::: Record set :::

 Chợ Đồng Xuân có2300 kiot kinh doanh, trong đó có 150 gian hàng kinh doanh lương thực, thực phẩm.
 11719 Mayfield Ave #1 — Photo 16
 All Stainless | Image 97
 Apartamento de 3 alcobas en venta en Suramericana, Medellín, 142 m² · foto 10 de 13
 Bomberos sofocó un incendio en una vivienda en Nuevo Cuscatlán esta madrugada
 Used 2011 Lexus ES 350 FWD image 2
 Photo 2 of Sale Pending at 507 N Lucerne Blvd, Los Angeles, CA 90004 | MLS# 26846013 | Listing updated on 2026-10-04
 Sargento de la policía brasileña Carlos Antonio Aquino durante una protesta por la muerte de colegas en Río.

:::
::: Record set :::

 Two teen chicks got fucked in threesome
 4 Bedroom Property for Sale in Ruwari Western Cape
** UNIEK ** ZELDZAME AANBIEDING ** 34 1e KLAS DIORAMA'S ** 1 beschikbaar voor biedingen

:::
::: Record set :::

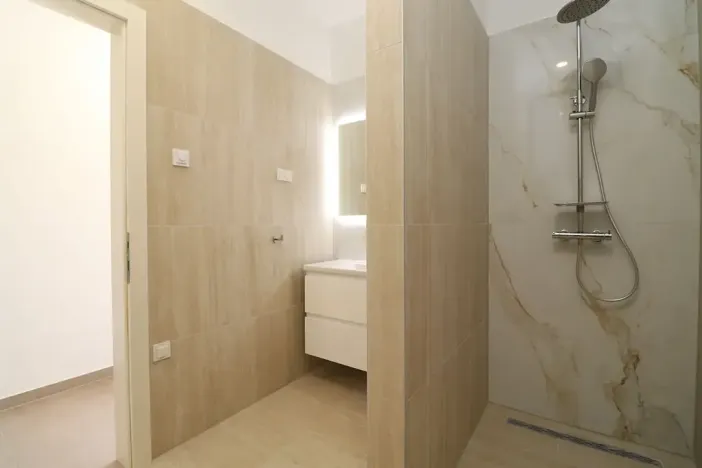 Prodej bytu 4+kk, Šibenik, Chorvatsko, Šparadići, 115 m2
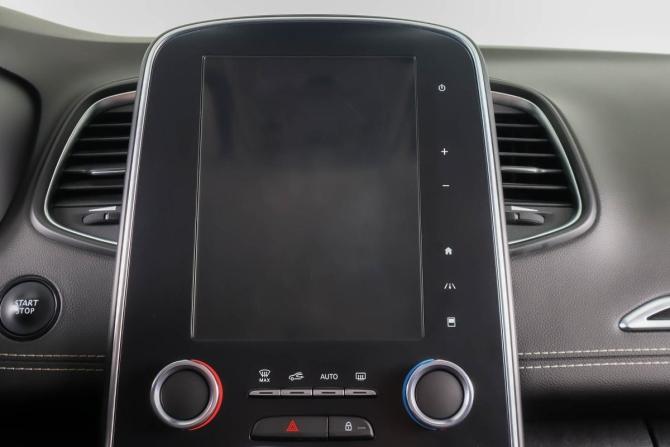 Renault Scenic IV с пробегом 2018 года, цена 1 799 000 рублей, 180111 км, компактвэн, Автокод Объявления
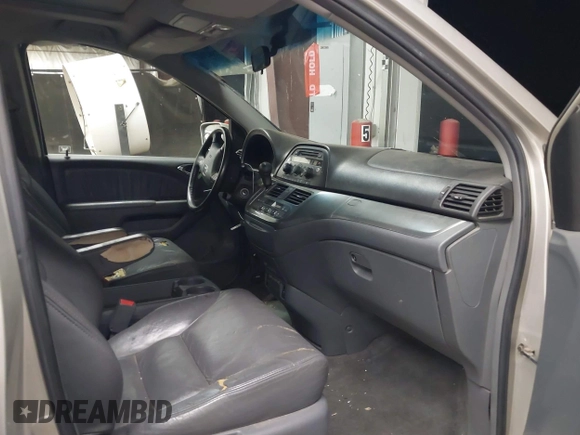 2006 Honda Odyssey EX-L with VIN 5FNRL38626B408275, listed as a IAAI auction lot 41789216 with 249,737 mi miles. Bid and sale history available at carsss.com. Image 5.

:::

• [Action item]: For each line above that includes "Photo", make a copy.

• [Exercise answer]:
 11719 Mayfield Ave #1 — Photo 16
 Photo 2 of Sale Pending at 507 N Lucerne Blvd, Los Angeles, CA 90004 | MLS# 26846013 | Listing updated on 2026-10-04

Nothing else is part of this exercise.